Dataset records:
>> begin

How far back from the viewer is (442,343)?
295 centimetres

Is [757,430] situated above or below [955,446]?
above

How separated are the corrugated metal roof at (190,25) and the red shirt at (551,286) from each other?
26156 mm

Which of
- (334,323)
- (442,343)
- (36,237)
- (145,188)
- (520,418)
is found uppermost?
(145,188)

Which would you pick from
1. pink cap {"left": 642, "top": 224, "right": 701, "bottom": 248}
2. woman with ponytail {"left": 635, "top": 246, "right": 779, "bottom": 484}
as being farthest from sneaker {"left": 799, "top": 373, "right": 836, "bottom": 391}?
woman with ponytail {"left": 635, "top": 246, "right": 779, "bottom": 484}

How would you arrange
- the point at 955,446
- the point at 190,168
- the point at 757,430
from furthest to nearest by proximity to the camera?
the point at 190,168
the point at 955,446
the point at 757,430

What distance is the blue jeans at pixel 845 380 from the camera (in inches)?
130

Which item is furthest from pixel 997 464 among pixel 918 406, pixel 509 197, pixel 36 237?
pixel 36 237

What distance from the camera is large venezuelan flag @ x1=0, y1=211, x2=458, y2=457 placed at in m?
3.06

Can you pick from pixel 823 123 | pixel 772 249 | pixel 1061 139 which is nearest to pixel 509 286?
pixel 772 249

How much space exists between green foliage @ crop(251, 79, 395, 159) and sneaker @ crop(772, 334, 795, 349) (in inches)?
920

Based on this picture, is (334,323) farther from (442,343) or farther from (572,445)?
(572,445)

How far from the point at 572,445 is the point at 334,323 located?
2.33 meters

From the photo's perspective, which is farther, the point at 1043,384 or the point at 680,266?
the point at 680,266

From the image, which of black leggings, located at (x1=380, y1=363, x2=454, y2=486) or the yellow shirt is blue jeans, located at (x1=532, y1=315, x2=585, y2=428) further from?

>> end

PROBLEM STATEMENT:
Count the lines in the records above that contain the string "distance", matching case exactly. Reply with only the number.

RESULT OF THE TASK:
2